> [WRITTEN EXERCISE]: Swap "black shutter" for "dark shutter" everywhere it occurs in the records below. Leave all other text unchanged.

Begin GIVEN RECORDS

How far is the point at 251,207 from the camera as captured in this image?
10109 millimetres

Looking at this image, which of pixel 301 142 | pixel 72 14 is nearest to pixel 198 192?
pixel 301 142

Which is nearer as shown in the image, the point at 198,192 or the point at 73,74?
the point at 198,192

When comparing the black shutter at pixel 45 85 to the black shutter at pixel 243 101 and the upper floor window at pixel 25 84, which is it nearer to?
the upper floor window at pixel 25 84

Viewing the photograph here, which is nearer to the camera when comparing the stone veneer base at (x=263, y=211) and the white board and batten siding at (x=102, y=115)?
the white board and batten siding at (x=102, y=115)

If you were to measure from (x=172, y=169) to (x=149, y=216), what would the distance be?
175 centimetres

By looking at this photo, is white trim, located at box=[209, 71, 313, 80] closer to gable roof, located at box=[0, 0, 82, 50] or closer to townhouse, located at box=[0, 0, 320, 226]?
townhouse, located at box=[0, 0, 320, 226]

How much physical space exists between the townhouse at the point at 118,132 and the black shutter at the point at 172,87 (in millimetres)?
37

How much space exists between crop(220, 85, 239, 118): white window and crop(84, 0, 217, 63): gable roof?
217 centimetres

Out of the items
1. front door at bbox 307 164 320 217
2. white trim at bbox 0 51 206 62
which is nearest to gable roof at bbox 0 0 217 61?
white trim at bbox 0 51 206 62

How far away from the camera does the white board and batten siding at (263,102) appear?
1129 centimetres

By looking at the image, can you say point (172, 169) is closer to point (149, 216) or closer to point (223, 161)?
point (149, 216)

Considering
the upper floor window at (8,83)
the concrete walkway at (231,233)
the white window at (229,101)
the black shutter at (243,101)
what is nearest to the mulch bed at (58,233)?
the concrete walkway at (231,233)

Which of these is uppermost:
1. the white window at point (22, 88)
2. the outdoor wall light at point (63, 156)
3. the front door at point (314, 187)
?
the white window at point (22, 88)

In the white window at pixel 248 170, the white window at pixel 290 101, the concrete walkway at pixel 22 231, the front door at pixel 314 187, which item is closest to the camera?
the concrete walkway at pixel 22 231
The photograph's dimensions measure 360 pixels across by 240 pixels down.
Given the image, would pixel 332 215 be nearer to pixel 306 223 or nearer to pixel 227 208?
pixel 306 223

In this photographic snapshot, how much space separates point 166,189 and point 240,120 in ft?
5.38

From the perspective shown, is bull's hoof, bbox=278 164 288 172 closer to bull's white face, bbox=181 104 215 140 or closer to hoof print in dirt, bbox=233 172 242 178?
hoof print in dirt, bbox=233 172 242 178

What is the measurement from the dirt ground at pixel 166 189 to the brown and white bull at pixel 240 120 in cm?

End GIVEN RECORDS

> [SOLUTION FOR THIS PROBLEM]:
How far is the point at 251,207 from the camera as captured in this image?
10109 millimetres

Looking at this image, which of pixel 301 142 | pixel 72 14 is nearest to pixel 198 192?
pixel 301 142

Which is nearer as shown in the image, the point at 198,192 or the point at 73,74?
the point at 198,192

When comparing the dark shutter at pixel 45 85 to the dark shutter at pixel 243 101 and the upper floor window at pixel 25 84, which is it nearer to?
the upper floor window at pixel 25 84

Viewing the photograph here, which is nearer to the camera when comparing the stone veneer base at (x=263, y=211) and the white board and batten siding at (x=102, y=115)?
the white board and batten siding at (x=102, y=115)

If you were to measure from (x=172, y=169) to (x=149, y=216), what would the distance be?
175 centimetres

By looking at this photo, is white trim, located at box=[209, 71, 313, 80] closer to gable roof, located at box=[0, 0, 82, 50] or closer to townhouse, located at box=[0, 0, 320, 226]?
townhouse, located at box=[0, 0, 320, 226]

How much physical space exists between the townhouse at the point at 118,132 and the dark shutter at the point at 172,87 (in millimetres)?
37

How much space exists between crop(220, 85, 239, 118): white window and crop(84, 0, 217, 63): gable roof?
217 centimetres

Out of the items
1. front door at bbox 307 164 320 217
2. white trim at bbox 0 51 206 62
which is nearest to gable roof at bbox 0 0 217 61?
white trim at bbox 0 51 206 62

How far away from the camera does the white board and batten siding at (263,102) appear?
1129 centimetres

By looking at the image, can you say point (172, 169) is closer to point (149, 216) or closer to point (223, 161)?
point (149, 216)

Considering
the upper floor window at (8,83)
the concrete walkway at (231,233)
the white window at (229,101)
the dark shutter at (243,101)
what is nearest to the mulch bed at (58,233)?
the concrete walkway at (231,233)

Which of these is uppermost:
1. the white window at point (22, 88)
2. the outdoor wall light at point (63, 156)
3. the front door at point (314, 187)
?
the white window at point (22, 88)

In the white window at pixel 248 170, the white window at pixel 290 101, the concrete walkway at pixel 22 231, the front door at pixel 314 187, which item is closest to the camera?
the concrete walkway at pixel 22 231
The photograph's dimensions measure 360 pixels across by 240 pixels down.
Given the image, would pixel 332 215 be nearer to pixel 306 223 or nearer to pixel 227 208?
pixel 306 223

In this photographic snapshot, how much space separates point 166,189 and point 240,120 in ft?
5.38

From the perspective shown, is bull's hoof, bbox=278 164 288 172 closer to bull's white face, bbox=181 104 215 140 or closer to hoof print in dirt, bbox=233 172 242 178?
hoof print in dirt, bbox=233 172 242 178

What is the measurement from the dirt ground at pixel 166 189 to the brown and white bull at pixel 240 120 in cm?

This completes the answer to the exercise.